This healthy vegetarian recipe is from a book by Lisa Roukin, My Relationship with Food, and it makes a lovely nutritious lunch which you can prepare in advance. It’s also great for dinner, especially on warmer days as it’s a meal you leave it to cool down to create a delicious salad.
Lisa Roukin is an experienced chef, having been demonstrating healthy, contemporary cooking to London’s young professionals, families and children since 2008. She currently provides the world’s largest online supermarket, Ocado, with gluten-free recipes.
Her book, My Relationship with Food, is not only full of healthy and nourishing recipes, it also contains tips on becoming healthy and nourished – these are especially great for people who are struggling with their weight and have an unhealthy relationship with food.

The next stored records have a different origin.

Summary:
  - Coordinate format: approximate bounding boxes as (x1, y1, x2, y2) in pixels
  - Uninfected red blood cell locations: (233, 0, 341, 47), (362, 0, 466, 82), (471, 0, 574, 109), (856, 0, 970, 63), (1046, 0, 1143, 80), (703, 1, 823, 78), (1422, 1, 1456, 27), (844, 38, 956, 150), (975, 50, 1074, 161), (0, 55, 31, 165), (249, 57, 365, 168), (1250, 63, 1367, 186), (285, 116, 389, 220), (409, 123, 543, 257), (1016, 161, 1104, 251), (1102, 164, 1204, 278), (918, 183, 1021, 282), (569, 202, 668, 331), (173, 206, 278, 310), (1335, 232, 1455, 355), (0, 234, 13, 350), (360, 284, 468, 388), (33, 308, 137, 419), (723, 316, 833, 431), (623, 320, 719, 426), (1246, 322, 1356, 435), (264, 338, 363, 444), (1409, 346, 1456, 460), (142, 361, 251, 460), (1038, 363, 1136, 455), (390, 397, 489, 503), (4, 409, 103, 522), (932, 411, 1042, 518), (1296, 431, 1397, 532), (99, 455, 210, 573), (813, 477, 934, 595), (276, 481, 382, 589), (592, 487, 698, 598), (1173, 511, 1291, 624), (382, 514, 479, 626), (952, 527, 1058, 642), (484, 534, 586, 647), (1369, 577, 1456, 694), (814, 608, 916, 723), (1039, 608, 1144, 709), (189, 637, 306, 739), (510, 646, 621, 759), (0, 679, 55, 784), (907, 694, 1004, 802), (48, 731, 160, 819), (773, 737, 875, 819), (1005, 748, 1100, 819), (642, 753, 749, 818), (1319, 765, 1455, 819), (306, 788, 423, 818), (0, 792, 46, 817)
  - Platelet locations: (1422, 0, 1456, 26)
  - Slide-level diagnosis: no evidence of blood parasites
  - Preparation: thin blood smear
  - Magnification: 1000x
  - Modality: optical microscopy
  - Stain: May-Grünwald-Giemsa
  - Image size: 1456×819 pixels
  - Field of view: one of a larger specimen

Lisa’s early relationship with food wasn’t a healthy one, she was a fat child actually as she writes in her book. She went from one extreme to another and became a thin teenager but she was unhappy and not healthy. It took her some time to deal with her unhealthy patterns and find a balance.
There is quite a big variety of recipes in the book so you can choose from vegetarian meals, chicken recipes, beef recipes, soups, seafood recipes and sweet treats. There is something for everyone actually. All the recipes are gluten-free.
- 300g quinoa
- 400ml cold water
- 3 leeks, sliced thinly
- 250g petit pois (frozen peas)
- 2 avocados, cubed
- 2 tbsp coconut (odorless) or olive oil
- 60g pumpkin seeds
- sea salt and white pepper
- garlic granules
- 60ml olive oil
- 60ml apple juice
- 2 tsp honey mustard
- 2 tsp agave nectar
- 2 tbsp sushi seasoning vinegar
- sesame seeds, toasted
- 1 handful fresh coriander, chopped
- 1 handful fresh mint leaves, chopped
- Rinse the uncooked quinoa through a sieve with cold water, for 2 minutes, then drain well.

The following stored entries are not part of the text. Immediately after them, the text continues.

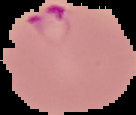

image size = 136×115 pixels
malaria status = parasitized
image type = segmented cell region with the area outside set to black
preparation = thin blood film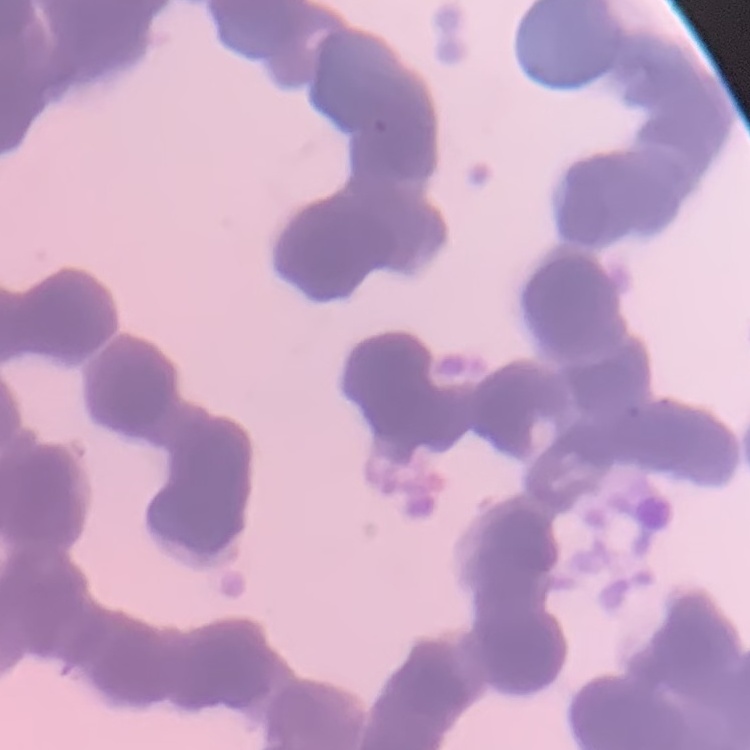
erythrocyte_morphology: rouleaux formation
stain: Field's or Giemsa
image_type: square crop of a larger photomicrograph
preparation: thin blood smear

- Place the quinoa in a medium saucepan with 400ml cold water, bring to boil, cover and simmer on a low heat for 15 minutes.
- Remove from heat, carefully fluff with a fork, cover and stand for 5 minutes, then spread onto a large flat platter to cool.

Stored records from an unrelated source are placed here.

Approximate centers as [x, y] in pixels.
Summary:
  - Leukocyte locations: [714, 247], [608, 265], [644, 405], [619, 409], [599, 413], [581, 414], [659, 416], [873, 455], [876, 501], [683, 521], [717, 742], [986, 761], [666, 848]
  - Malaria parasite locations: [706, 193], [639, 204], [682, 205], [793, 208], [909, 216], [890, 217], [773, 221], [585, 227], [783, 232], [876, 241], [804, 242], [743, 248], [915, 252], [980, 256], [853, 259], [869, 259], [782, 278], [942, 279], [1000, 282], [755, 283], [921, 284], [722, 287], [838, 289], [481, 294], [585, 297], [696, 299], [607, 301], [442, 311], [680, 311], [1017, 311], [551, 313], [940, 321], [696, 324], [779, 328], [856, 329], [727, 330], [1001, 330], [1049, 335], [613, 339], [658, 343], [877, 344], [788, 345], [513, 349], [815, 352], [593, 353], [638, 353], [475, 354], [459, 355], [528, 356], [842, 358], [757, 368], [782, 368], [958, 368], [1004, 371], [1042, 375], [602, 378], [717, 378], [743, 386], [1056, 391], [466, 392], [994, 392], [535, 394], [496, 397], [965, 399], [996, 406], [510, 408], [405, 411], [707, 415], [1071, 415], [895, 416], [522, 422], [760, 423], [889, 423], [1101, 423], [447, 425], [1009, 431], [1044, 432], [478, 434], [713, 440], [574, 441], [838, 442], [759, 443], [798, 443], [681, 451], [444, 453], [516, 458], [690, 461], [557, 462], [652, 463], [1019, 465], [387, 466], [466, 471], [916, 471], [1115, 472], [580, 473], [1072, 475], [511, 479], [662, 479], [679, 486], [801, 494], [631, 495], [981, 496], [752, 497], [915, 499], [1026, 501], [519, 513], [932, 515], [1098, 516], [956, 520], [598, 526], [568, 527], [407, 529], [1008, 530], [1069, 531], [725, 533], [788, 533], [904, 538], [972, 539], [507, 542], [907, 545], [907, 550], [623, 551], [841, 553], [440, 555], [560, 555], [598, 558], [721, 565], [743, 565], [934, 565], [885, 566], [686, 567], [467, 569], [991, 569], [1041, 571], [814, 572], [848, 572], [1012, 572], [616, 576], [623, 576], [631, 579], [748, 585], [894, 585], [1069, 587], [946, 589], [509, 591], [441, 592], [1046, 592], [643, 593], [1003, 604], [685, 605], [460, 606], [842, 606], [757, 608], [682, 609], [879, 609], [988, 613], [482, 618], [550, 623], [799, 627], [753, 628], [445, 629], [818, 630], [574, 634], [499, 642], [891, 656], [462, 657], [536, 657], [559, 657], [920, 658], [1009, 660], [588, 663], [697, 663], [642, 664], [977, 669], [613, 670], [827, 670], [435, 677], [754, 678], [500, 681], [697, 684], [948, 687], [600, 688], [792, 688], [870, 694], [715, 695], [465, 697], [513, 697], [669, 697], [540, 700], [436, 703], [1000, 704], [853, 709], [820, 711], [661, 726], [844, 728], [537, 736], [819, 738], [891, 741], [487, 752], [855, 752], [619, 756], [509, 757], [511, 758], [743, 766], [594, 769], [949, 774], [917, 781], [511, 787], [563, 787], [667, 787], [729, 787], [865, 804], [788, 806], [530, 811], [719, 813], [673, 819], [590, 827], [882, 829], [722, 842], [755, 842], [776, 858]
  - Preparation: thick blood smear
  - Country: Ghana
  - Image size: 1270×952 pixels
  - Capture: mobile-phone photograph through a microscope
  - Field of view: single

- In a large non-stick frying pan, add the oil, sauté the sliced leeks until translucent and soft, season with sea salt, white pepper and garlic granules.
- Add the frozen peas to the sautéed leeks and continue to cook for 5 minutes, then remove from heat to cool.
- Add sautéed leeks to the cooked quinoa, add the pumpkin seeds.
- In a measuring jug, add the olive oil, apple juice, honey mustard, agave nectar, sushi seasoning vinegar, season with sea salt and black pepper.
- Add the chopped mint, coriander and toasted sesame seeds.
- When the salad is completely cooled, add the cubed chunks of avocado, mix through the salad then pour over the dressing.